**PROMPT:**
List every line in the entries below that contains the word "region".
######
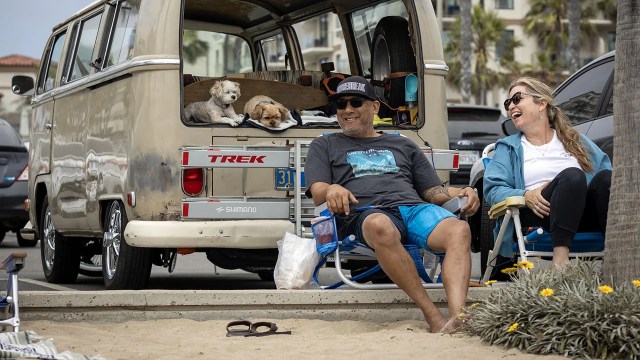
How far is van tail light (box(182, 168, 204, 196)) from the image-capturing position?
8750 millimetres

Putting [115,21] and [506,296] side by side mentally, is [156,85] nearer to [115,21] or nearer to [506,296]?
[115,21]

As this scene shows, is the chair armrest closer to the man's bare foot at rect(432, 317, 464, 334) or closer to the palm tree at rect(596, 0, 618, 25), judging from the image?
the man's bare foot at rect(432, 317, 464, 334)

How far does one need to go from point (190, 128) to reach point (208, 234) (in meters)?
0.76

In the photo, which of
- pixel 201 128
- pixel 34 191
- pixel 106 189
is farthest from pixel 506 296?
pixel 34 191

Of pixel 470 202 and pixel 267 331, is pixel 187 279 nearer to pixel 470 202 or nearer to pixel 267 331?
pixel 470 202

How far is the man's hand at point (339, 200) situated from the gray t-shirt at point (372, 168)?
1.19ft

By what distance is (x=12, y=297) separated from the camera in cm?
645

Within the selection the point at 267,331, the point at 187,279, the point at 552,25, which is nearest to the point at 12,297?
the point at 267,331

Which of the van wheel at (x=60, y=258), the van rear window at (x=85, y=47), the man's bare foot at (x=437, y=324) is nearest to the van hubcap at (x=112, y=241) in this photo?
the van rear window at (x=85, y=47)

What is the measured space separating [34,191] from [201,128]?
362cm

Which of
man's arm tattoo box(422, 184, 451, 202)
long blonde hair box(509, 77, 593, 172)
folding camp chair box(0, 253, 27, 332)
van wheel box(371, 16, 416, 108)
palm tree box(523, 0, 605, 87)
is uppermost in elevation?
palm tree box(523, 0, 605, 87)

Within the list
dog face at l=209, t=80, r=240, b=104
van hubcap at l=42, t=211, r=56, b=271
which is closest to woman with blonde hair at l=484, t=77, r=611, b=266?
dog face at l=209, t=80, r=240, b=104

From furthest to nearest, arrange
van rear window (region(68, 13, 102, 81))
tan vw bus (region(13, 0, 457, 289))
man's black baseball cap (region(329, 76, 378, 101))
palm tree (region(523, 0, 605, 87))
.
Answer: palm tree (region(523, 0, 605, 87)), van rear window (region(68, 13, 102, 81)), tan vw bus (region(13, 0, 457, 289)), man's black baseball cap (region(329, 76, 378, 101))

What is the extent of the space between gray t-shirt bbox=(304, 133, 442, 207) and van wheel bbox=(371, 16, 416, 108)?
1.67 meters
######
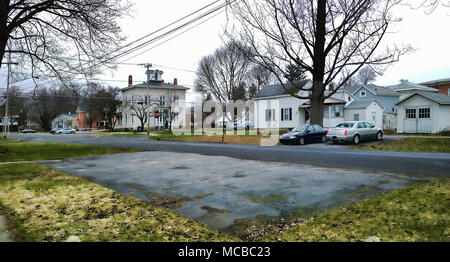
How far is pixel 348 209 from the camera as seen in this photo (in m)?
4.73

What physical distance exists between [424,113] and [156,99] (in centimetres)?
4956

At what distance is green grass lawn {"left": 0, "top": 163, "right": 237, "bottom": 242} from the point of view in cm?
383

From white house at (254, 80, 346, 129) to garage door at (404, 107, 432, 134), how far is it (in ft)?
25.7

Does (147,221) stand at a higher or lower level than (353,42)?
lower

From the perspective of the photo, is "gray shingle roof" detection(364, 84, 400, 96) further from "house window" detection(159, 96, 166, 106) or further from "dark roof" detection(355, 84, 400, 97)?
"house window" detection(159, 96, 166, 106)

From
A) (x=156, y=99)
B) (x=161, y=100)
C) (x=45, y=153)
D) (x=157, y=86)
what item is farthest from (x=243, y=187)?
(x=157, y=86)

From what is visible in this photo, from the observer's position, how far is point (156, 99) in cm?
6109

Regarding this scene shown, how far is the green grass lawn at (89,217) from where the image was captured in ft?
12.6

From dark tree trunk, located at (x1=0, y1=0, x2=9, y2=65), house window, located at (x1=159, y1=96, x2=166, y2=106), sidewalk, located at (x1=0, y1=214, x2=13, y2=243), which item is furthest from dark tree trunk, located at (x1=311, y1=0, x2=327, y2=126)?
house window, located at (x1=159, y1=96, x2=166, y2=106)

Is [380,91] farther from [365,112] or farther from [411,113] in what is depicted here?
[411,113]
######
**EXPECTED ANSWER:**
van rear window (region(68, 13, 102, 81))
tan vw bus (region(13, 0, 457, 289))
man's black baseball cap (region(329, 76, 378, 101))
palm tree (region(523, 0, 605, 87))
Answer: palm tree (region(523, 0, 605, 87)), van rear window (region(68, 13, 102, 81)), tan vw bus (region(13, 0, 457, 289)), man's black baseball cap (region(329, 76, 378, 101))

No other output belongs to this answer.